• Aim of the task
Give the data again in full. Keep every line the same.

** Input data follows **

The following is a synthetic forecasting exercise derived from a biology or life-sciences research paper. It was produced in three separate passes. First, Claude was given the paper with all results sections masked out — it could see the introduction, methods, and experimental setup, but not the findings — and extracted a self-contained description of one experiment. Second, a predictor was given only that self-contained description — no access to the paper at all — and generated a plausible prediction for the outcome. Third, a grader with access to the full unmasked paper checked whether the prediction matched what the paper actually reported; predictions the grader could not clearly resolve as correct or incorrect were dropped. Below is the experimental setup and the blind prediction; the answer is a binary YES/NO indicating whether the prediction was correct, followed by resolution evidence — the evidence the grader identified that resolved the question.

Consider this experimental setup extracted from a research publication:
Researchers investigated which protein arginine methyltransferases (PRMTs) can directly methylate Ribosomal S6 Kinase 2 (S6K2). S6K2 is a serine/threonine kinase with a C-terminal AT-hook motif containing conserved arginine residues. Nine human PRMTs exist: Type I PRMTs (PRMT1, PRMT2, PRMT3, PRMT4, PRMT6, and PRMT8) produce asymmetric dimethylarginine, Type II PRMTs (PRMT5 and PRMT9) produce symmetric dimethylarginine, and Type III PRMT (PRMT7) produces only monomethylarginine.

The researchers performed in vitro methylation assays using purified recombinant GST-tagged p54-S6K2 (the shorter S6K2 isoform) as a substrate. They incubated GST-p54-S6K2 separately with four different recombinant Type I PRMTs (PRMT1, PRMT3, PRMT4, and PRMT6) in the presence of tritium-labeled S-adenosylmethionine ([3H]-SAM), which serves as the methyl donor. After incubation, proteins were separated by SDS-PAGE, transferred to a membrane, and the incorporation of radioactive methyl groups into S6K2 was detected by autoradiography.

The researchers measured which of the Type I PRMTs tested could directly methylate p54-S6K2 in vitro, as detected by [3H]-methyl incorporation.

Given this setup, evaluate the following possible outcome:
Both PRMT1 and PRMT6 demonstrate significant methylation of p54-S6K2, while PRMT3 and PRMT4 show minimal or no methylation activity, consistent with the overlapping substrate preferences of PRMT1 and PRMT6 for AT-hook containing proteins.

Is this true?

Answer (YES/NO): NO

** End of Input data **

• Task answer
The following is a synthetic forecasting exercise derived from a biology or life-sciences research paper. It was produced in three separate passes. First, Claude was given the paper with all results sections masked out — it could see the introduction, methods, and experimental setup, but not the findings — and extracted a self-contained description of one experiment. Second, a predictor was given only that self-contained description — no access to the paper at all — and generated a plausible prediction for the outcome. Third, a grader with access to the full unmasked paper checked whether the prediction matched what the paper actually reported; predictions the grader could not clearly resolve as correct or incorrect were dropped. Below is the experimental setup and the blind prediction; the answer is a binary YES/NO indicating whether the prediction was correct, followed by resolution evidence — the evidence the grader identified that resolved the question.

Consider this experimental setup extracted from a research publication:
Researchers investigated which protein arginine methyltransferases (PRMTs) can directly methylate Ribosomal S6 Kinase 2 (S6K2). S6K2 is a serine/threonine kinase with a C-terminal AT-hook motif containing conserved arginine residues. Nine human PRMTs exist: Type I PRMTs (PRMT1, PRMT2, PRMT3, PRMT4, PRMT6, and PRMT8) produce asymmetric dimethylarginine, Type II PRMTs (PRMT5 and PRMT9) produce symmetric dimethylarginine, and Type III PRMT (PRMT7) produces only monomethylarginine.

The researchers performed in vitro methylation assays using purified recombinant GST-tagged p54-S6K2 (the shorter S6K2 isoform) as a substrate. They incubated GST-p54-S6K2 separately with four different recombinant Type I PRMTs (PRMT1, PRMT3, PRMT4, and PRMT6) in the presence of tritium-labeled S-adenosylmethionine ([3H]-SAM), which serves as the methyl donor. After incubation, proteins were separated by SDS-PAGE, transferred to a membrane, and the incorporation of radioactive methyl groups into S6K2 was detected by autoradiography.

The researchers measured which of the Type I PRMTs tested could directly methylate p54-S6K2 in vitro, as detected by [3H]-methyl incorporation.

Given this setup, evaluate the following possible outcome:
Both PRMT1 and PRMT6 demonstrate significant methylation of p54-S6K2, while PRMT3 and PRMT4 show minimal or no methylation activity, consistent with the overlapping substrate preferences of PRMT1 and PRMT6 for AT-hook containing proteins.

Is this true?

Answer (YES/NO): NO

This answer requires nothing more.